Inman v. State

671 S.E.2d 921, 295 Ga. App. 461, 2009 Fulton County D. Rep. 187, 2009 Ga. App. LEXIS 13
CourtCourt of Appeals of Georgia
DecidedJanuary 7, 2009
DocketA08A2150
StatusPublished
Cited by6 cases

This text of 671 S.E.2d 921 (Inman v. State) is published on Counsel Stack Legal Research, covering Court of Appeals of Georgia primary law. Counsel Stack provides free access to over 12 million legal documents including statutes, case law, regulations, and constitutions.

Bluebook
Inman v. State, 671 S.E.2d 921, 295 Ga. App. 461, 2009 Fulton County D. Rep. 187, 2009 Ga. App. LEXIS 13 (Ga. Ct. App. 2009).

Opinion

Ellington, Judge.

A Whitfield County jury found Lonnie Inman guilty of aggravated sexual battery, OCGA § 16-6-22.2 (b), and three counts of child molestation, OCGA § 16-6-4 (a). Inman appeals from the order denying his motion for new trial, contending that the trial court erred in admitting into evidence his custodial statements and that the evidence adduced was insufficient to support his convictions. Finding no error, we affirm.

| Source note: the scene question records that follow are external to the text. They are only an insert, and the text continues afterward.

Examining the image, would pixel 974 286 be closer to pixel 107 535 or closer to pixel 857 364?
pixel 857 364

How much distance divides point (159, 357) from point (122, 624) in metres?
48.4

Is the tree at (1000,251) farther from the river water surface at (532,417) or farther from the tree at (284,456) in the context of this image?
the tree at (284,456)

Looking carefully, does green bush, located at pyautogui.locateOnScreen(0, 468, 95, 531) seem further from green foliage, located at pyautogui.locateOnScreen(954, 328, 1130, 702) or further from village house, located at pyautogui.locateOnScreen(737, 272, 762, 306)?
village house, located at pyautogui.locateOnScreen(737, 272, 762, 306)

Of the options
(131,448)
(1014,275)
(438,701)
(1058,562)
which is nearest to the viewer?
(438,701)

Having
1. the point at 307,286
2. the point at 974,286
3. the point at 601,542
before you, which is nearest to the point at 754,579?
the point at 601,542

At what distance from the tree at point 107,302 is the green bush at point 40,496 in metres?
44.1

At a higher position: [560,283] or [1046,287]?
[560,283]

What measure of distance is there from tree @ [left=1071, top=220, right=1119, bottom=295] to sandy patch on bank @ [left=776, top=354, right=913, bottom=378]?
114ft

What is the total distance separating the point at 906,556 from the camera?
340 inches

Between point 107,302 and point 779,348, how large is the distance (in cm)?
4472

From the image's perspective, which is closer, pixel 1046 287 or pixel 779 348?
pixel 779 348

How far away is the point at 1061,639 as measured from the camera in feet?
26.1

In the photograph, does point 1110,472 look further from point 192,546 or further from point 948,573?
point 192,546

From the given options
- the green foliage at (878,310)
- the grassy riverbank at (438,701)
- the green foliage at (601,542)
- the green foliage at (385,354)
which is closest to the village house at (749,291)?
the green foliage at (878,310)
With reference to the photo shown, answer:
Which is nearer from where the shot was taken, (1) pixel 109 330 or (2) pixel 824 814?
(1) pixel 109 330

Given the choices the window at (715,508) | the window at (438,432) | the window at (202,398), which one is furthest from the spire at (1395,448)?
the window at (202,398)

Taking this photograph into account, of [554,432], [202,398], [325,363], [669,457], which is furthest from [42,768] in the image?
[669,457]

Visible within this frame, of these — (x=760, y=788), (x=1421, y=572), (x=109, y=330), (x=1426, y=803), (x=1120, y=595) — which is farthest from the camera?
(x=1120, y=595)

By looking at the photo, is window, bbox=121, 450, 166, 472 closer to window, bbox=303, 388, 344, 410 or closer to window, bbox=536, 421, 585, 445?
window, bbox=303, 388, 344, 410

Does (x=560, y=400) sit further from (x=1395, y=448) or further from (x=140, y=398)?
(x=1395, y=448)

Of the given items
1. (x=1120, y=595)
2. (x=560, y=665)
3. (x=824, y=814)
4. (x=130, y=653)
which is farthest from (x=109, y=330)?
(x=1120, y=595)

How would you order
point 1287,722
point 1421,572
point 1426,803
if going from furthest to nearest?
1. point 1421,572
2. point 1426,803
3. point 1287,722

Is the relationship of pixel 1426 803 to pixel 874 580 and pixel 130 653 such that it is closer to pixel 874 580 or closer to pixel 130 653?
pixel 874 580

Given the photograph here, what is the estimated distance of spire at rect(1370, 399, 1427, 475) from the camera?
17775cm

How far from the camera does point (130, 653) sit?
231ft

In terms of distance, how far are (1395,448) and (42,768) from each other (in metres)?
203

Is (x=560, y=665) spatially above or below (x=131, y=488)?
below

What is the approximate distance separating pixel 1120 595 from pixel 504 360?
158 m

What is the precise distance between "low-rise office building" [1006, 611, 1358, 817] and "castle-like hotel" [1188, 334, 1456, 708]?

1. Inman contends the trial court erred in admitting his custodial statement, arguing that he did not understand his rights and *462 that he was induced into making a statement by the hope of a benefit. For Inman’s “statements to be admissible, they must be voluntary.” (Citation omitted.) Vergara v. State, 283 Ga. 175, 178 (1) (657 SE2d 863) (2008). Under the provisions of OCGA § 24-3-50, “[t]o make a confession admissible, it must have been made voluntarily, without being induced by another by the slightest hope of benefit or remotest fear of injury.” We note that Inman’s reliance on the nine-factor analysis for determining the voluntariness of his statement as set forth in Reinhardt v. State, 263 Ga. 113, 115 (3) (b) (428 SE2d 333) (1993), is misplaced. The Supreme Court of Georgia has recently clarified that “the explicit nine-factor analysis set forth in . . . ReinhardtY ] applies only to the confessions of juveniles and not to those of adults.” (Citations omitted.) Vergara v. State, 283 Ga. at 177-178 (1). Because Inman was over 18 “at the time of his statements, they are admissible if, considering the totality of the circumstances, they were made voluntarily, without being induced by hope of benefit or coerced by threats.” (Citation and punctuation omitted.) Id. at 178 (1).

The record reveals that Inman, who was 58 years old at the time of his custodial interview at the Whitfield County jail, was advised of his Miranda 1 rights verbally and in writing. Inman testified that he knew his rights “from TY” and knew that he had the right to remain silent, that his statements could be used against him, and that he had a right to an attorney. He testified that he was not threatened and that the detectives made him no promises in exchange for his statements. The detectives testified that Inman did not appear to be under the influence of any intoxicants, that he understood his rights, and that he voluntarily signed a waiver-of-rights form, initialing each right after they were read to him. The interview lasted about 40 minutes, and Inman was not threatened or deprived of food, water, or restroom facilities. Although Inman argues in his brief that he could not have understood his rights due to his “limited mental capacity,” the record shows that Inman had completed the eleventh grade, that he had worked as a babysitter, and that he could answer complex questions and recall the details of past events. There was no test evidence introduced which demonstrated that Inman had a below-average IQ or was mentally or cognitively impaired such that he was incapable of understanding his rights.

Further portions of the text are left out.